## Objetivo do exercício
Reescreva o trecho que começa na linha que contém "What is the distance from" e termina na linha que contém "Answer: the dry", substituindo "Reorder" por "Sort" e mantendo todo o resto inalterado.
• • • • • • •
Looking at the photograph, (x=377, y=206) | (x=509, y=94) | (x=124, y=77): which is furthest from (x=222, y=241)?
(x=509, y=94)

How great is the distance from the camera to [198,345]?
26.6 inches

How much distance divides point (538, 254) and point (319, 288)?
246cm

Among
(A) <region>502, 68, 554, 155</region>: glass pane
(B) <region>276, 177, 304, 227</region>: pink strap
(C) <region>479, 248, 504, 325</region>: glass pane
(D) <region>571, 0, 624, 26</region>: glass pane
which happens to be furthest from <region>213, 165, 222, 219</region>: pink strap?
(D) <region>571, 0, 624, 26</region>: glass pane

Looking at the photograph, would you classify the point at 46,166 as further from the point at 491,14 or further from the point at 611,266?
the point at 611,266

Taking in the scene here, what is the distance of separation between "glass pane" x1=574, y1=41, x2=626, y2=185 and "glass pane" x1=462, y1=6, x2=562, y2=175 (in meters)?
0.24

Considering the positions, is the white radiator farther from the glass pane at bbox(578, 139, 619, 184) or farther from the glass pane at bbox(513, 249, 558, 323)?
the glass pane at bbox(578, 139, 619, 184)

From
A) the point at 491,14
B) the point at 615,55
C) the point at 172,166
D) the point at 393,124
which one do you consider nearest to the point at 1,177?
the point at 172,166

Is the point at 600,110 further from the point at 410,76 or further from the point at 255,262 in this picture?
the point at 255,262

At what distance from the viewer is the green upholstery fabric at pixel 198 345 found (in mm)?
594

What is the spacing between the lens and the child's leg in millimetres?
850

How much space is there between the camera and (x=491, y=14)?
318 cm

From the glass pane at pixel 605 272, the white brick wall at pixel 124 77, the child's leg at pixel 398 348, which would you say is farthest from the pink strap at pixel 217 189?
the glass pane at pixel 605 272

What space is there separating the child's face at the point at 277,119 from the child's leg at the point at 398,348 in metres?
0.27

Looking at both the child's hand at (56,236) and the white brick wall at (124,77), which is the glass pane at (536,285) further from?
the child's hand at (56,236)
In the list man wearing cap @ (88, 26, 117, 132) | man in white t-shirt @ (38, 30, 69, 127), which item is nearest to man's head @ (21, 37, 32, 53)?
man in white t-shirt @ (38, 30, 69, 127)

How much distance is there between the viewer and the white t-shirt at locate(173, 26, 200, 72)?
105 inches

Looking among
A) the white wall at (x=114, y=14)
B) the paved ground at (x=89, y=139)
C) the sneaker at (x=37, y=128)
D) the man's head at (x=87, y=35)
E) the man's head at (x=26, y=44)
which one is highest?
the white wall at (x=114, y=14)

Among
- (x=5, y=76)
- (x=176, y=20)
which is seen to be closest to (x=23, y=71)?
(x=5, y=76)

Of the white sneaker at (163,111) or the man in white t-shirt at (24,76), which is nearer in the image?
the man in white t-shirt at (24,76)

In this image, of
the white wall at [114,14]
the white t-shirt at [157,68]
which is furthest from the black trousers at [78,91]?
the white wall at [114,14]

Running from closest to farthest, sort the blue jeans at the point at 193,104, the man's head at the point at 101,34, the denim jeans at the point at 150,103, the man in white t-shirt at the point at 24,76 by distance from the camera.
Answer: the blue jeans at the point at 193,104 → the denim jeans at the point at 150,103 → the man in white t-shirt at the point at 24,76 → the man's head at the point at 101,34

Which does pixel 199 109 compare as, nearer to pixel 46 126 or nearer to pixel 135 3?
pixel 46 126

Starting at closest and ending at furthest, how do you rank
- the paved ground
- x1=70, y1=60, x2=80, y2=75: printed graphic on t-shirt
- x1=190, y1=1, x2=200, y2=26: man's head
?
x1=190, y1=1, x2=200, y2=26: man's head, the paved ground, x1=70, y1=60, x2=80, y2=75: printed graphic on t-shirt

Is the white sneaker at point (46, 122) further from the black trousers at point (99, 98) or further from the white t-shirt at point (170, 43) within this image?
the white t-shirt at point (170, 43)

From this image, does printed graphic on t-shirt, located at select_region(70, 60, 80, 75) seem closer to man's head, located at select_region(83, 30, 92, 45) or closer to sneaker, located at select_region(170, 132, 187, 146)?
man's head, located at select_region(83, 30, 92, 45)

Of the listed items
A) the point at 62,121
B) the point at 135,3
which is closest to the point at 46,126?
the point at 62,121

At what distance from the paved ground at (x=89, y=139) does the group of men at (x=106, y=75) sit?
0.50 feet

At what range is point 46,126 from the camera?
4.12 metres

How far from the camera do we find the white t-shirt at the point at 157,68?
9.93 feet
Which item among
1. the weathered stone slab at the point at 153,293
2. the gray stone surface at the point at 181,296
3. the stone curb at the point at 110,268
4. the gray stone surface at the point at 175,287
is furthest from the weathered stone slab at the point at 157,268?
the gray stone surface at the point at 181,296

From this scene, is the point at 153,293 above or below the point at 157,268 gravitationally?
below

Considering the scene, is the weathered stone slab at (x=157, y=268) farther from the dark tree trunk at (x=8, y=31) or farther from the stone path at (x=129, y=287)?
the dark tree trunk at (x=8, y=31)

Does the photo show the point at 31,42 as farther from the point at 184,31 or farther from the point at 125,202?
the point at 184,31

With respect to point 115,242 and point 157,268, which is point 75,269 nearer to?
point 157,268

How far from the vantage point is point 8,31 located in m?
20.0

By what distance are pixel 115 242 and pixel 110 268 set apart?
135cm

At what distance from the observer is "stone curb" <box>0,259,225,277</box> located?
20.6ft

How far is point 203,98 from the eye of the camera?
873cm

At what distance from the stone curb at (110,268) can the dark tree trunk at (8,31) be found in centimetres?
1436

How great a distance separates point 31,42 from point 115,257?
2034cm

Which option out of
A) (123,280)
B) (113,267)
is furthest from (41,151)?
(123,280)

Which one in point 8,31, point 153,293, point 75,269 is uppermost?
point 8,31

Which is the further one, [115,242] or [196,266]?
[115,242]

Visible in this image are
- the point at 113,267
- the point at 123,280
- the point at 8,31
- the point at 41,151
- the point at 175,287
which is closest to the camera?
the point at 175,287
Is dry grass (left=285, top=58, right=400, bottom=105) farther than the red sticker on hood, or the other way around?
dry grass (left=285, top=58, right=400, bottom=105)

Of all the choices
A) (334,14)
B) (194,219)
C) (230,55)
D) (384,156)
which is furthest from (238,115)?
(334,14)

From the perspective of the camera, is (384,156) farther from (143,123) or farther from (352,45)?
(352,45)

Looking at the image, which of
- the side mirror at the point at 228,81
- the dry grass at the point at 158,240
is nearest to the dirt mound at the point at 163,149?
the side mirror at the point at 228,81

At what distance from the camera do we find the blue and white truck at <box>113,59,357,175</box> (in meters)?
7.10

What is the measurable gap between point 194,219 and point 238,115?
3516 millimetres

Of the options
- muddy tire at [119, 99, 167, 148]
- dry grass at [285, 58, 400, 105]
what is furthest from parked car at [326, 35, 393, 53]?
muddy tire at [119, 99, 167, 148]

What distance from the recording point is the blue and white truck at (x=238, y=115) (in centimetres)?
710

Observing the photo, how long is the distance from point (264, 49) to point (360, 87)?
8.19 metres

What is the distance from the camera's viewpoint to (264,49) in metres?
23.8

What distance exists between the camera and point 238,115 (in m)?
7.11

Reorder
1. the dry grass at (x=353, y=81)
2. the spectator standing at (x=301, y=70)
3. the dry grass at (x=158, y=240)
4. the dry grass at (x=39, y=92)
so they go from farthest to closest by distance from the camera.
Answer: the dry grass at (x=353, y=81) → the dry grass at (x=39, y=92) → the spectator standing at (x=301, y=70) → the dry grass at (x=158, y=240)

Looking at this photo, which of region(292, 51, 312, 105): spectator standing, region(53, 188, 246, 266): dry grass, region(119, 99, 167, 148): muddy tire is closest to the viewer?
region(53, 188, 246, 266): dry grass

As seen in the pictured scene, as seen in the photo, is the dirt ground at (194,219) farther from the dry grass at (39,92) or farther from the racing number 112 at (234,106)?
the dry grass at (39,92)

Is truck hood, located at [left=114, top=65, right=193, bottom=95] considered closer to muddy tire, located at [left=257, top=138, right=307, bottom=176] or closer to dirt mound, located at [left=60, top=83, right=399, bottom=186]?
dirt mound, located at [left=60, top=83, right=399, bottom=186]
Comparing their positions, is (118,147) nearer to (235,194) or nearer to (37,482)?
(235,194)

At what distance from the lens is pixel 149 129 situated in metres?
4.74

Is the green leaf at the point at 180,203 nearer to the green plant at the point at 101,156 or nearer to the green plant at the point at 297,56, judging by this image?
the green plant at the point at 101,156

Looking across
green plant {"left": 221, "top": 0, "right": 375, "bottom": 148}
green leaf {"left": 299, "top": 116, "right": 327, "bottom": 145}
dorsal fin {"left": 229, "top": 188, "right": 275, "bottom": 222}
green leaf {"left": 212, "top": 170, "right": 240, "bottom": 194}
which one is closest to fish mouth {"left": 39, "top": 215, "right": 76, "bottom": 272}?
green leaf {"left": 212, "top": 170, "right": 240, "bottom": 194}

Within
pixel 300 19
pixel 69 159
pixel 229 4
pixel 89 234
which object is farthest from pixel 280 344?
• • • • • • •
## Resposta desenvolvida
What is the distance from the camera's viewpoint to (264,49) in metres?
23.8

What distance exists between the camera and point 238,115 (in m)?
7.11

Sort
1. the dry grass at (x=353, y=81)
2. the spectator standing at (x=301, y=70)
3. the dry grass at (x=158, y=240)
4. the dry grass at (x=39, y=92)
so they go from farthest to closest by distance from the camera.
Answer: the dry grass at (x=353, y=81) → the dry grass at (x=39, y=92) → the spectator standing at (x=301, y=70) → the dry grass at (x=158, y=240)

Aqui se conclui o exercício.